-- Document --
<<<<
By Catherine Tsalikis
This week, the Canadian International Council and the Montreal Institute for Genocide and Human Rights Studies host New York Times journalist and Pulitzer Prize-winning author Christopher Chivers. He also spoke with Maclean’s political editor Paul Wells at a talk at the University of Ottawa.
Chivers has a long list of conflict zones under his belt – Syria, Libya, Afghanistan, Iraq, Russia, Georgia, Chechnya and elsewhere – and reports on the intersection of war, arms and human rights. After almost a decade and a half of filing from battlefields, Chivers has made the decision to forgo the frontlines in order to focus on longer-form investigative pieces on the war beat from home in the United States.
OpenCanada spoke with Chivers ahead of his visit about how his investigations come together, the heartbreak of covering conflict and why he is optimistic about the future of war reporting.
What are the characteristics that make a successful war correspondent? You served in the U.S. Marine Corps first and then went into journalism – I gather this is not the usual path for journalists who report from conflict zones.
>>>>
-- Information supplied --
<<<<
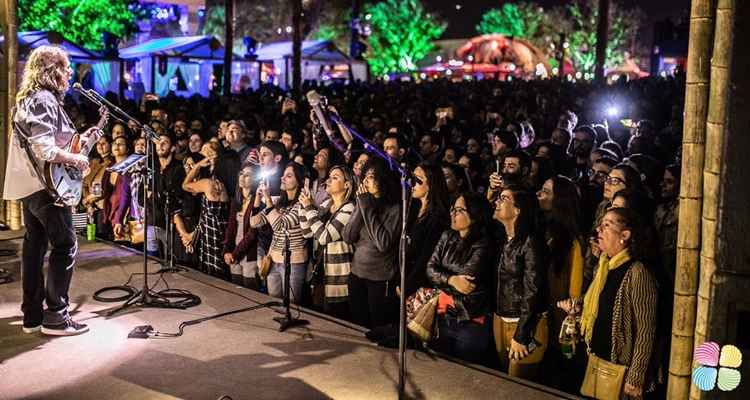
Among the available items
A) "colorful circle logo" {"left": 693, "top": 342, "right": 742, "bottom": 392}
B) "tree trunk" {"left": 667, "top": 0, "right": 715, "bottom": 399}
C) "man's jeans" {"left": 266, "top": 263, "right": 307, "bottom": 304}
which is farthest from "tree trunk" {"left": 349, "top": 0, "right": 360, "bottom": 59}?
"colorful circle logo" {"left": 693, "top": 342, "right": 742, "bottom": 392}

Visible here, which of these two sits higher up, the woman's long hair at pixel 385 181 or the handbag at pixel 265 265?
the woman's long hair at pixel 385 181

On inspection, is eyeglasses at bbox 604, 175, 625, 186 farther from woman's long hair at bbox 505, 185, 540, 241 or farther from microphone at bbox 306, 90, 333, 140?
microphone at bbox 306, 90, 333, 140

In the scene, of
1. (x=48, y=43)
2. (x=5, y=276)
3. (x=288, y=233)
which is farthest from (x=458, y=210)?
(x=48, y=43)

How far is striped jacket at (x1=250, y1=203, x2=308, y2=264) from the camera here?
21.1ft

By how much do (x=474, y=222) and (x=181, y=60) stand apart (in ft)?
76.9

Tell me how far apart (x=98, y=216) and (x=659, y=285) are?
7.03 metres

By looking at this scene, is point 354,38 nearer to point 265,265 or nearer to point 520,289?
point 265,265

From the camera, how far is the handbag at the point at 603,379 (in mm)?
4246

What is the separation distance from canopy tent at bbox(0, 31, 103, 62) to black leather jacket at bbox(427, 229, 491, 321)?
13921 mm

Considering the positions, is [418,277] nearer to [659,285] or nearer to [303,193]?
[303,193]

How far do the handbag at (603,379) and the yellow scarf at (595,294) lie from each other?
158 millimetres

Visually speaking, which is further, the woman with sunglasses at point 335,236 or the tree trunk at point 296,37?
the tree trunk at point 296,37

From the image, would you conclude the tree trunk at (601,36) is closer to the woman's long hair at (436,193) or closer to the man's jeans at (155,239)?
the man's jeans at (155,239)

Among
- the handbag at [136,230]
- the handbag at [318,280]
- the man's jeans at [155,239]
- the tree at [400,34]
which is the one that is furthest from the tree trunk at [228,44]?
the tree at [400,34]
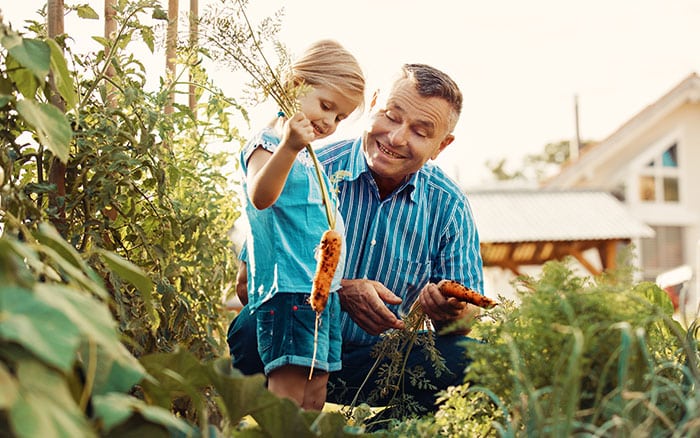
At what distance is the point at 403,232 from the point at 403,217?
2.0 inches

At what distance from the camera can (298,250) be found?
2502 mm

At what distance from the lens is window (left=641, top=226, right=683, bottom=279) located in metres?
21.8

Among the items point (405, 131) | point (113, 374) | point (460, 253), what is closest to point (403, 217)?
point (460, 253)

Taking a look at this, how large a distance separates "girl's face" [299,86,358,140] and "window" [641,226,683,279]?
67.3 ft

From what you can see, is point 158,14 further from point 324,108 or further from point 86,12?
point 324,108

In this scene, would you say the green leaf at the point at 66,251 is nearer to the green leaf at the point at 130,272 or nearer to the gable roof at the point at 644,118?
the green leaf at the point at 130,272

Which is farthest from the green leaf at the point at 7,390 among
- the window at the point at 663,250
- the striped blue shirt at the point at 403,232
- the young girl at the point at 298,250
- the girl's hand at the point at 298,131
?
the window at the point at 663,250

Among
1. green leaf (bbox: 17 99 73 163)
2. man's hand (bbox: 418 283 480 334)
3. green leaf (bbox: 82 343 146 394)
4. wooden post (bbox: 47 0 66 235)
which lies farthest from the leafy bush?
wooden post (bbox: 47 0 66 235)

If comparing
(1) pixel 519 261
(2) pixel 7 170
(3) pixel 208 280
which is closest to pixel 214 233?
(3) pixel 208 280

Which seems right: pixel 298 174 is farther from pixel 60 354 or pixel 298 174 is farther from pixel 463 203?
pixel 60 354

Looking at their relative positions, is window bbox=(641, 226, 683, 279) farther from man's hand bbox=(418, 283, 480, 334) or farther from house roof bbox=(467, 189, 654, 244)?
man's hand bbox=(418, 283, 480, 334)

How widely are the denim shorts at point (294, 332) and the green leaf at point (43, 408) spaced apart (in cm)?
138

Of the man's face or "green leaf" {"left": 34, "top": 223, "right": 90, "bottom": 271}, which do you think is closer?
"green leaf" {"left": 34, "top": 223, "right": 90, "bottom": 271}

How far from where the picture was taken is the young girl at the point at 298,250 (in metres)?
2.38
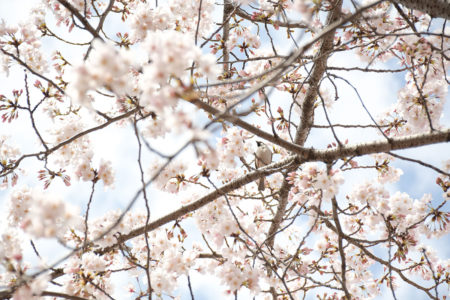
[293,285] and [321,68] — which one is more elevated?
[321,68]

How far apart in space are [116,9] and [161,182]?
1.95m

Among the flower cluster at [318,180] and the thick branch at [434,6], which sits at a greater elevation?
the thick branch at [434,6]

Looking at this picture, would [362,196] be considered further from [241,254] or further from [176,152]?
[176,152]

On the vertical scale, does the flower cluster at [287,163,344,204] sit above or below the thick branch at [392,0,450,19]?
below

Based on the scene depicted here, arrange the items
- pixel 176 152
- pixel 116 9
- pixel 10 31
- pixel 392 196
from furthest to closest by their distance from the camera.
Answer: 1. pixel 116 9
2. pixel 392 196
3. pixel 10 31
4. pixel 176 152

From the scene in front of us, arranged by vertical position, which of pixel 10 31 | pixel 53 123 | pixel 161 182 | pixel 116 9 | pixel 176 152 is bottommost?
pixel 176 152

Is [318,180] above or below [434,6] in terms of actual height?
below

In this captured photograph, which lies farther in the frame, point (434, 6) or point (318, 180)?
point (318, 180)

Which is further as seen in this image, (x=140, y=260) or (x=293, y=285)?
(x=293, y=285)

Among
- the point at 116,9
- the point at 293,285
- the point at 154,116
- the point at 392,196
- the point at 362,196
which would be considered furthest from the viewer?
the point at 293,285

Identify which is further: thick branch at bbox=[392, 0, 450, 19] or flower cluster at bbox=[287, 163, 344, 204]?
flower cluster at bbox=[287, 163, 344, 204]

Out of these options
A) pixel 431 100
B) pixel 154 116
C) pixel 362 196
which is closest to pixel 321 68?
pixel 431 100

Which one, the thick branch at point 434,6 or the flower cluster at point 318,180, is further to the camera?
the flower cluster at point 318,180

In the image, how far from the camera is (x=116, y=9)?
12.2ft
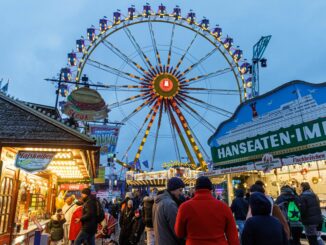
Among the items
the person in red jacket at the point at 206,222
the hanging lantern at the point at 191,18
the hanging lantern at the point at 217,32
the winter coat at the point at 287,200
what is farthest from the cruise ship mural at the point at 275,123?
the hanging lantern at the point at 191,18

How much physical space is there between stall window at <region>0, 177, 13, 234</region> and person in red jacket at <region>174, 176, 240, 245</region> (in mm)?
4877

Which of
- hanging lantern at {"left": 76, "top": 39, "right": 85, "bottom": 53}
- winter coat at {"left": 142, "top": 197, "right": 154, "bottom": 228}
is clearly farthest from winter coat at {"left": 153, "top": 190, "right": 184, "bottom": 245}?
hanging lantern at {"left": 76, "top": 39, "right": 85, "bottom": 53}

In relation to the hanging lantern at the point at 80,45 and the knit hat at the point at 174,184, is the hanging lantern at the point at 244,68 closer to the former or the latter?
the hanging lantern at the point at 80,45

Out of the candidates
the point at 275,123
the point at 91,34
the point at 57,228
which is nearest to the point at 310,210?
the point at 57,228

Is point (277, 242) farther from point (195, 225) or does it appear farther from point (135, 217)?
point (135, 217)

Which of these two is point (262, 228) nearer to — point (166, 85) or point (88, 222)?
point (88, 222)

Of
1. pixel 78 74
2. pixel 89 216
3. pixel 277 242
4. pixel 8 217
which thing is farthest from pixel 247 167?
pixel 78 74

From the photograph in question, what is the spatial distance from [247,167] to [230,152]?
2318 millimetres

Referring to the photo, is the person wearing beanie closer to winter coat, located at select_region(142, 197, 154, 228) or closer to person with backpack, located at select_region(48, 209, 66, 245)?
winter coat, located at select_region(142, 197, 154, 228)

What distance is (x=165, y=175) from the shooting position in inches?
885

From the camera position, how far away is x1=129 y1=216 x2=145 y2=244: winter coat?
6372mm

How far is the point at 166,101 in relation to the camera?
880 inches

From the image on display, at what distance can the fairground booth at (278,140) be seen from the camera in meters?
10.0

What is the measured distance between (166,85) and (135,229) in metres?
16.8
>>>>
-- To be done --
A. According to the Chivers interview, which military branch did Christopher Chivers serve in before going into journalism?
B. Please write the next part of the Chivers interview, starting after its final question.
The listing has nothing to do with the Chivers interview.

-- Task-by-task outputs --
A. The U.S. Marine Corps.

B.
It’s an unusual path for sure. But there’s no ideal type of war correspondent. A lot of the correspondence that I find most exciting is written by people much different than me, who can get a type of access that I could never get. A lot of it covers women, and in these highly patriarchal societies I can’t cover women very well. So a lot of the coverage I find most refreshing coming from war zones is by women, about women and families and life, and I marvel at it because I know I couldn’t do it. Or I could do it, but not nearly so well, and make it look so effortless and smart.
So I wouldn’t think there is a classic war correspondent or classic set of skills, I would say one essential skill hopefully predicts good math on the longevity, and that’s just judgment – judgment being applied to risk assessment. Other than that, there’s a whole set of skills that make a good journalist; add in an outsized dose of judgment and you’ve got someone who can be an able war correspondent no matter background, no matter age, no matter gender, no matter anything.
And, one assumes, along with good judgment comes a knack for storytelling.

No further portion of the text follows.